Ribosome assembly is driven by numerous assembly factors, including the Rix1 complex and the AAA ATPase Rea1. These two assembly factors catalyze 60S maturation at two distinct states, triggering poorly understood large-scale structural transitions that we analyzed by cryo-electron microscopy. Two nuclear pre-60S intermediates were discovered that represent previously unknown states after Rea1-mediated removal of the Ytm1-Erb1 complex and reveal how the L1 stalk develops from a pre-mature nucleolar to a mature-like nucleoplasmic state. A later pre-60S intermediate shows how the central protuberance arises, assisted by the nearby Rix1-Rea1 machinery, which was solved in its pre-ribosomal context to molecular resolution. This revealed a Rix1₂-Ipi3₂ tetramer anchored to the pre-60S via Ipi1, strategically positioned to monitor this decisive remodeling. These results are consistent with a general underlying principle that temporarily stabilized immature RNA domains are successively remodeled by assembly factors, thereby ensuring failsafe assembly progression.
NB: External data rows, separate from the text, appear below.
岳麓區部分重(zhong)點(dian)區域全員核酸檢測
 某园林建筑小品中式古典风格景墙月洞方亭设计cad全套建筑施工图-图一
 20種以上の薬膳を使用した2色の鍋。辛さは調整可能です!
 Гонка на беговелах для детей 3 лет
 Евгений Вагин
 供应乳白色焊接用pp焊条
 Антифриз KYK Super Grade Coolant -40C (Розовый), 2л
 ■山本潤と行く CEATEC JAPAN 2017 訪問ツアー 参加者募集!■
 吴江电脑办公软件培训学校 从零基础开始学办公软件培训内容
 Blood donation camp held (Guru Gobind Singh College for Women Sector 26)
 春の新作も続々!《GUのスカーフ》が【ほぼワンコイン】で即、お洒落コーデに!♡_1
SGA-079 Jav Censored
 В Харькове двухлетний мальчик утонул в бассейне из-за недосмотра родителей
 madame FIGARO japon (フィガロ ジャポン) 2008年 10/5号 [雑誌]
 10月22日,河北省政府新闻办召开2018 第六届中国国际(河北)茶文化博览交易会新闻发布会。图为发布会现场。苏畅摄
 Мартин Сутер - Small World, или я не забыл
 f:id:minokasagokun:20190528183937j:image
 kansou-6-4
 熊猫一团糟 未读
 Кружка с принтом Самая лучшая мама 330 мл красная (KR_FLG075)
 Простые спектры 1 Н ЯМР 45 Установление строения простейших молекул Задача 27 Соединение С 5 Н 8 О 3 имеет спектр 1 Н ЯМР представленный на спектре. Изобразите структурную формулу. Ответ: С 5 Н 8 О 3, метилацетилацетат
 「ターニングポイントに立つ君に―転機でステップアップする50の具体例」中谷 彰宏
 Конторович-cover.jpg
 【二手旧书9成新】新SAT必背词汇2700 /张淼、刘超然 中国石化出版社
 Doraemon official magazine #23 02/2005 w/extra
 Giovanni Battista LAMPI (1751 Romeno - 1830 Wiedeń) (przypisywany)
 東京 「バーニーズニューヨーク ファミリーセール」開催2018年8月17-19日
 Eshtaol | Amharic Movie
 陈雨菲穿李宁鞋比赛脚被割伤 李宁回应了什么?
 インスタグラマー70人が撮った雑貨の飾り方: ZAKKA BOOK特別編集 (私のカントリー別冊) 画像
核糖体的组装受众多组装因素的驱动，包括Rix1复合物和AAA ATPase Rea1。这两个组装因子在两个不同的状态下催化60S的成熟，从而触发了人们对低温结构的广泛理解，我们通过低温电子显微镜对其进行了分析。发现了两个60S核前中间体，它们代表Rea1介导的Ytm1-Erb1复合物去除后的先前未知状态，并揭示了L1茎如何从早熟的核仁发展为成熟的核质态。后来的60S之前的中间体显示了中心突起如何产生，并借助附近的Rix1-Rea1机器帮助解决了这一问题，该机器在其核糖体之前的背景下得以解决。这揭示了Rix1 ₂ -Ipi3 ₂四聚体通过Ipi1锚定在60S之前，在策略上定位于监测这种决定性的重塑。这些结果与总的基本原理是一致的，该基本原理是暂时稳定的未成熟RNA结构域被组装因子相继重塑，从而确保了故障安全组装的进行。